With Jason Sudeikis as Brady’s campaign manager, Dylan McDermott as Huggins’ campaign manager, Brian Cox as Huggins’ disapproving father, and Dan Aykroyd and John Lithgow as the wealthy and powerful kingmaker Motch brothers (modeled on the Koch brothers), The Campaign has too many strong assets to seem this unfinished.
Yet it stumbles like a wobbly political candidate who enters a race without developing an overall strategy. There are scenes missing, exchanges that need to be trimmed or cut, moments that beg for retakes, and line readings that should be altered.
But, then, there are those boffo yocks.
Director Jay Roach established himself as a comedy force (the Austin Powers trilogy, Meet the Parents, Meet the Fockers), but has been concentrating on political television dramas of late (Recount, Game Change).
Now, his trip down the campaign trail gives him a chance to combine comedy and politics, but the finished product, despite the comedic high points, lacks the polish and cohesiveness of most of his previous efforts. With Roach always going for the joke rather than the reality of the situation, it’s a movie to giggle at rather than admire and appreciate.

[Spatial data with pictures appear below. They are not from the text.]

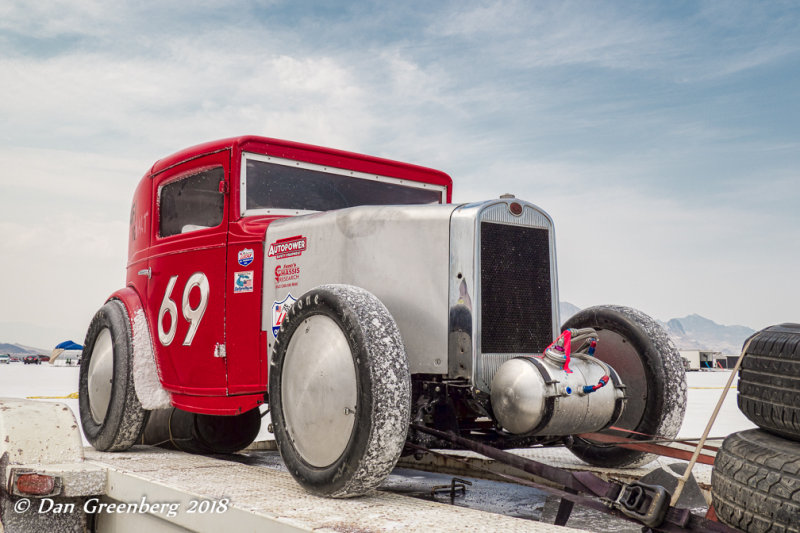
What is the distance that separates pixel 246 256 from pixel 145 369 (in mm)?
1177

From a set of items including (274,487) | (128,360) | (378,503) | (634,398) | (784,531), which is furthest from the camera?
(128,360)

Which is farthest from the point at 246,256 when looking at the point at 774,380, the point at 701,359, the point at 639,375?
the point at 701,359

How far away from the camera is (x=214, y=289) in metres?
4.17

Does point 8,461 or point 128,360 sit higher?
point 128,360

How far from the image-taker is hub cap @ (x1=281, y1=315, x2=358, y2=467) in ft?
9.55

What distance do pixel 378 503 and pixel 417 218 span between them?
1299 mm

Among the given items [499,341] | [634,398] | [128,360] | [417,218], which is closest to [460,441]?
[499,341]

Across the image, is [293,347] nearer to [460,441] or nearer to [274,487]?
[274,487]

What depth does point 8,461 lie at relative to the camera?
353cm

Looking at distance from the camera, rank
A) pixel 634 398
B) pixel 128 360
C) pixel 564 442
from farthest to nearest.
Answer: pixel 128 360, pixel 634 398, pixel 564 442

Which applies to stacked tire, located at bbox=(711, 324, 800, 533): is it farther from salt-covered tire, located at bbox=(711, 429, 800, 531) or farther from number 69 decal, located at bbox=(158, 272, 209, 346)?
number 69 decal, located at bbox=(158, 272, 209, 346)

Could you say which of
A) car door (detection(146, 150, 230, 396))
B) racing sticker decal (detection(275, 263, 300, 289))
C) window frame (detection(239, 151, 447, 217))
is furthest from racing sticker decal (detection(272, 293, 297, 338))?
window frame (detection(239, 151, 447, 217))

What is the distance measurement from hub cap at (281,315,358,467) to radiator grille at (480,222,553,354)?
0.70 metres

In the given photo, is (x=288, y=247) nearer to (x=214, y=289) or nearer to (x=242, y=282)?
(x=242, y=282)
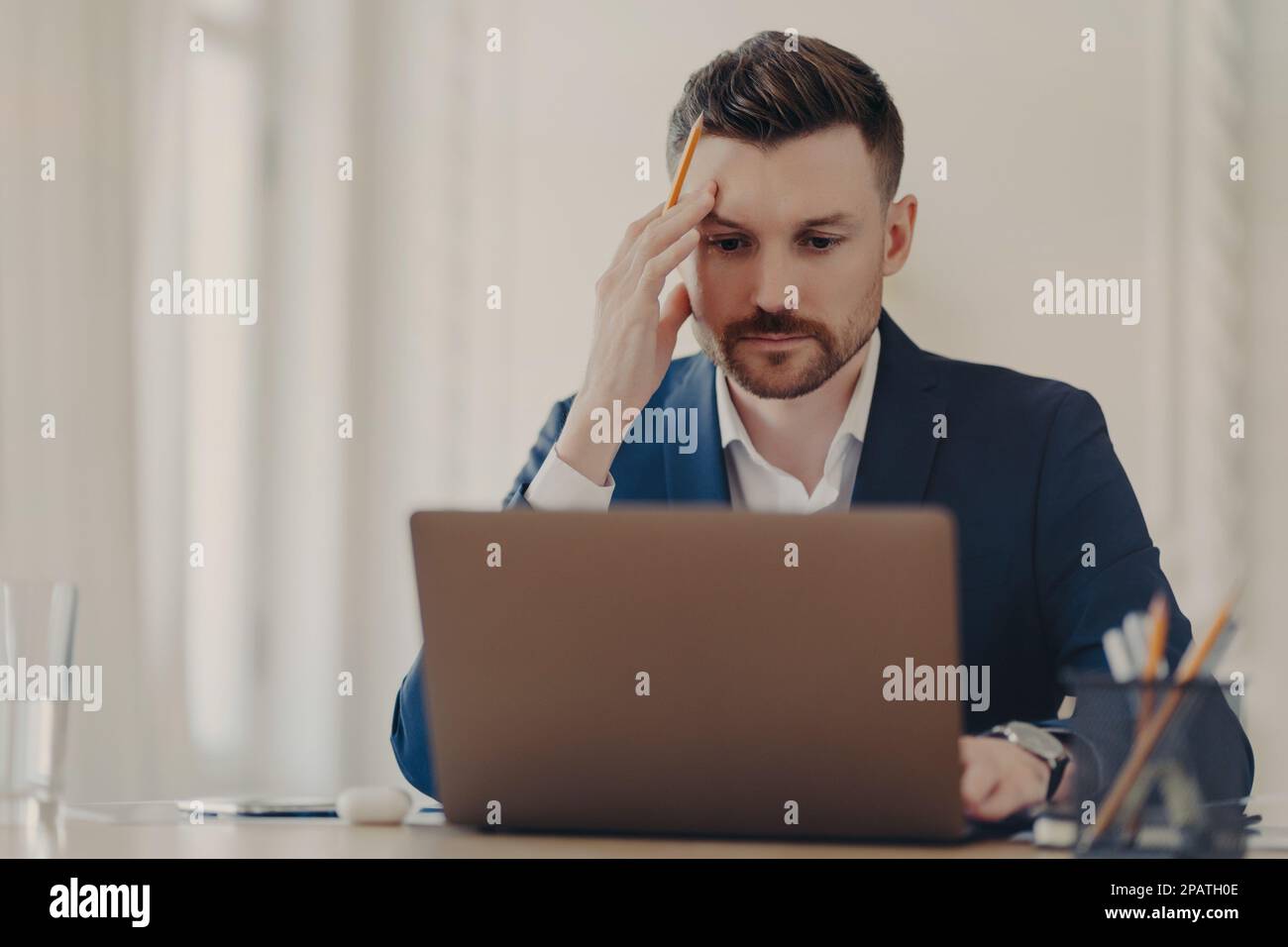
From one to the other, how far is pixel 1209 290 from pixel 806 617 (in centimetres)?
181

Yet despite its excesses and misfires, it manages to lampoon the political process — with its hypocrisy, its superficiality, and its runaway corruption — in both a timely and timeless manner. How exaggerated is the screenplay by Chris Henchy and Shawn Harwell (previously titled “Dog Fight,” then “Rivals”)? Not very. In fact, the film mirrors contemporary politics to a scary degree.

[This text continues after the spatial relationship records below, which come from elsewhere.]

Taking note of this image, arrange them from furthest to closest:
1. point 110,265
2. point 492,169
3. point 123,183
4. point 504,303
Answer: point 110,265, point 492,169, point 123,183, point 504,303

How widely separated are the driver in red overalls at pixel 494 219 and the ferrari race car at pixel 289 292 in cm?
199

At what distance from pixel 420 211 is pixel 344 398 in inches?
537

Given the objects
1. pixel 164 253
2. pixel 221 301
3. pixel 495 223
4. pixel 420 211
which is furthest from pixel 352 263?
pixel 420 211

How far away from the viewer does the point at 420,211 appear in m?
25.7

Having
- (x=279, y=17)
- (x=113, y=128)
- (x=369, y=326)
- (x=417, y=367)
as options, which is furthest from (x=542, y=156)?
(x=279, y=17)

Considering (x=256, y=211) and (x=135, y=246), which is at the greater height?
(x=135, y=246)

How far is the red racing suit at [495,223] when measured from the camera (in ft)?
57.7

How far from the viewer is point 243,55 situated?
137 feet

There’s valuable sociopolitical commentary here, even if it is buried under an avalanche of gags.
But the script is also underdeveloped. It plays like the basis for a brief television episode or sketch that’s been stretched to feature length –- and only 85 minutes of running time at that — without being deepened or fleshed out.
Still, this it’s-about-time political romp contributes something useful -– a corrective of sorts, or a reminder -– to our national election-year dialogue.
So, in what feels like a vote for a candidate while having major reservations, we’ll say 2½ stars out of 4 for the cutthroat political farce, The Campaign.
I’m Bill Wine and I approved this rating.